TASK DESCRIPTION
Could you show each line of the records that contains the word "common"?
+++
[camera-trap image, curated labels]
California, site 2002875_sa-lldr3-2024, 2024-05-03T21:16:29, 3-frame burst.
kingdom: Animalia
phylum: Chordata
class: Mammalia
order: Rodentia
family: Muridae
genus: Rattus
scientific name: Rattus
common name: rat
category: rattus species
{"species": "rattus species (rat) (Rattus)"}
+++
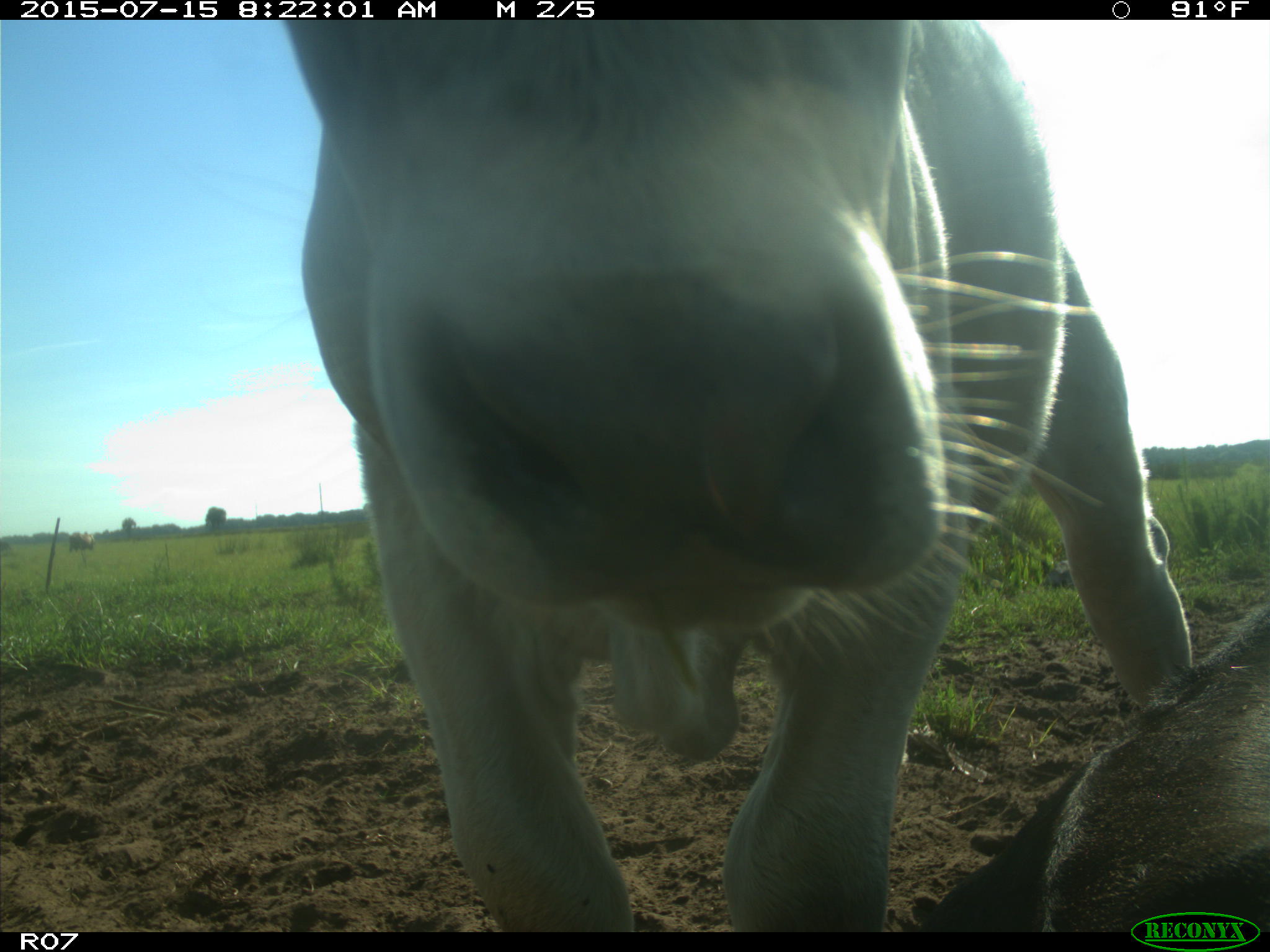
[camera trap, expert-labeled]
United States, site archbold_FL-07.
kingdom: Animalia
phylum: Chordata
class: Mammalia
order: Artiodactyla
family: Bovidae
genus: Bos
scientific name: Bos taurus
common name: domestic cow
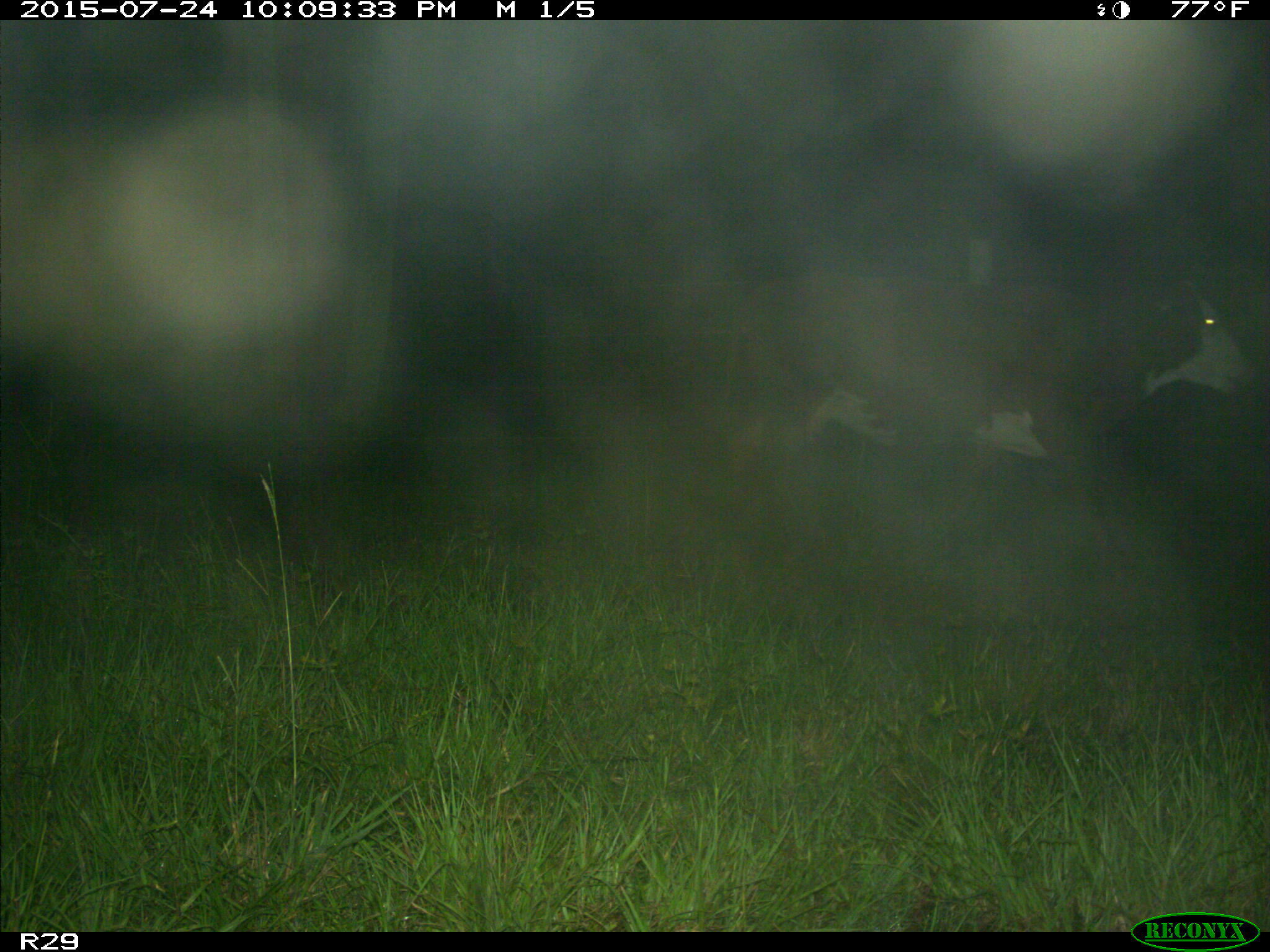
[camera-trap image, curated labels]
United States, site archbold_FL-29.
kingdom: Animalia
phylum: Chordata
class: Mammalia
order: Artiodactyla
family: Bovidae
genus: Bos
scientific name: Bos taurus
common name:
+++
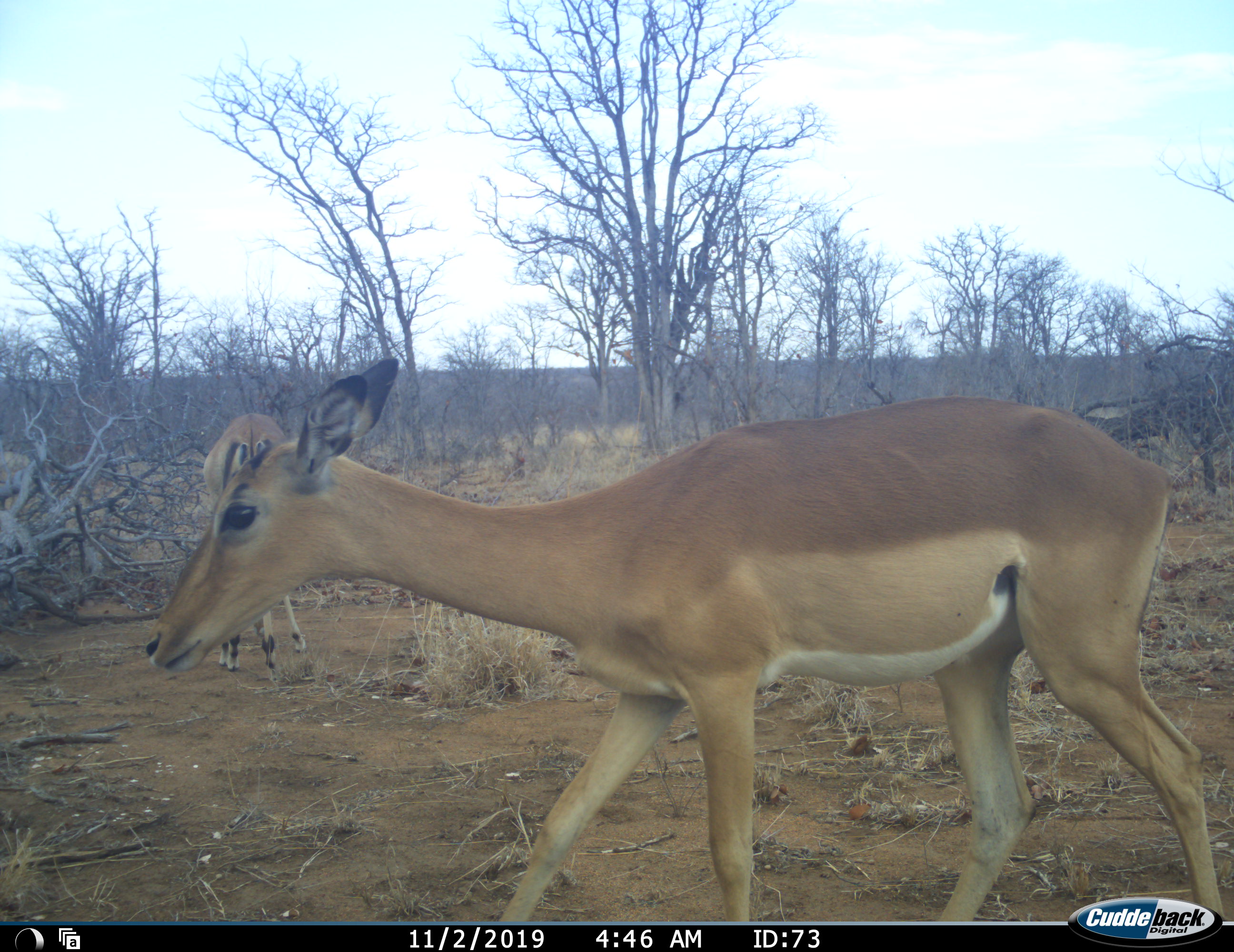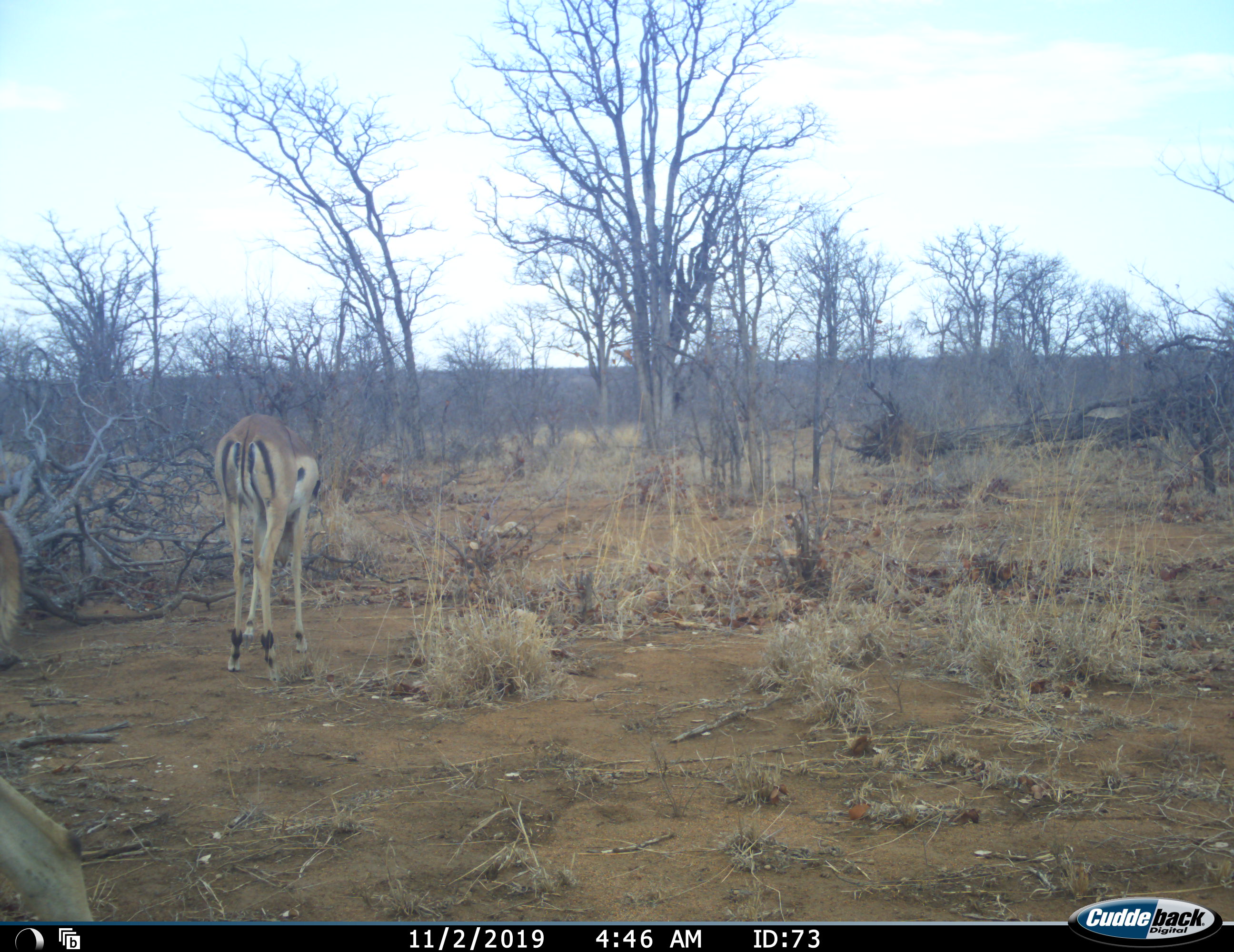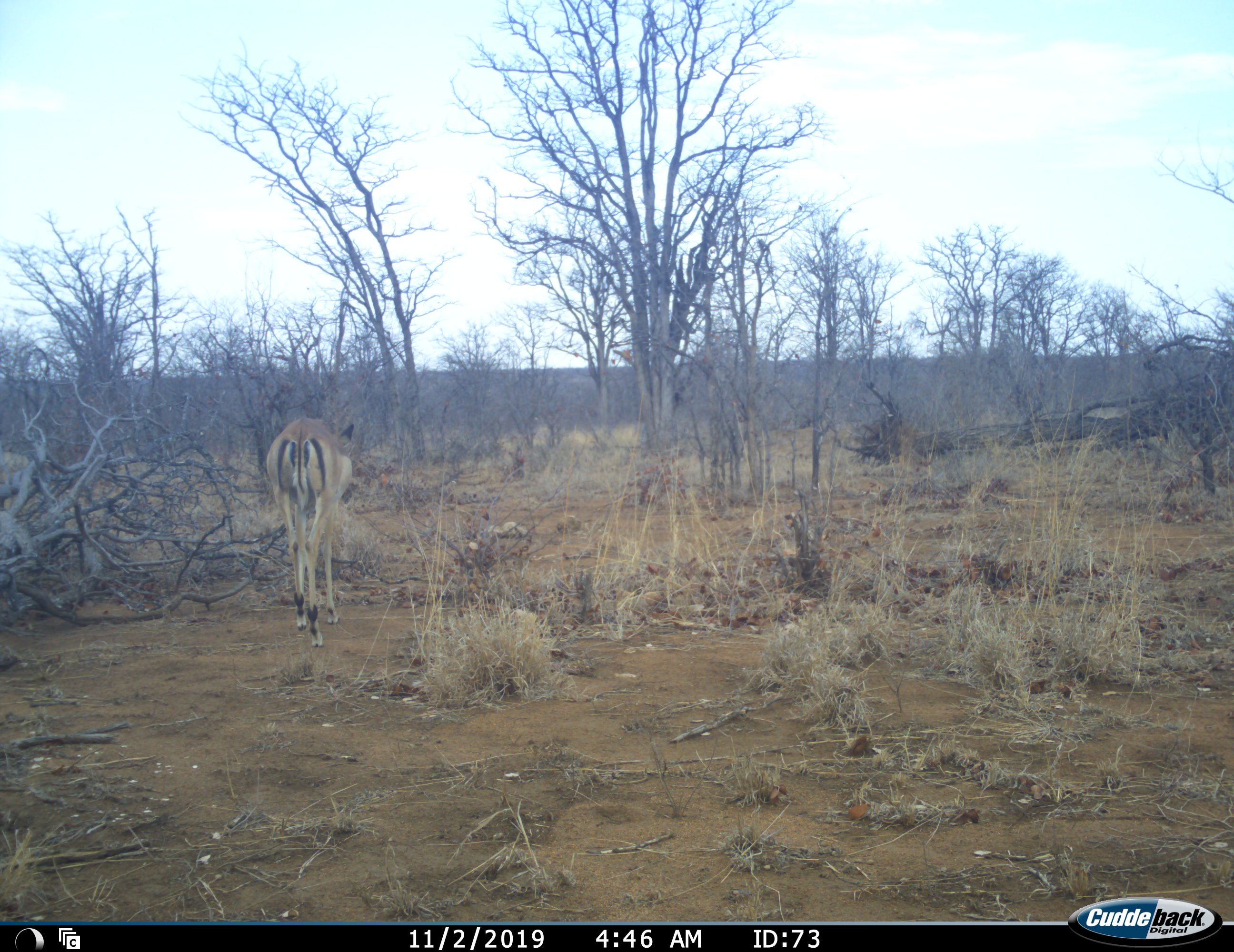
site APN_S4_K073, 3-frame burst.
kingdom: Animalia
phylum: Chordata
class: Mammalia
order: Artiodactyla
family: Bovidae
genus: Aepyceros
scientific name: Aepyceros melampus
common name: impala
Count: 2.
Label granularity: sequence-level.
+++
ANSWER BOX
common name: rat
common name: domestic cow
common name:
common name: impala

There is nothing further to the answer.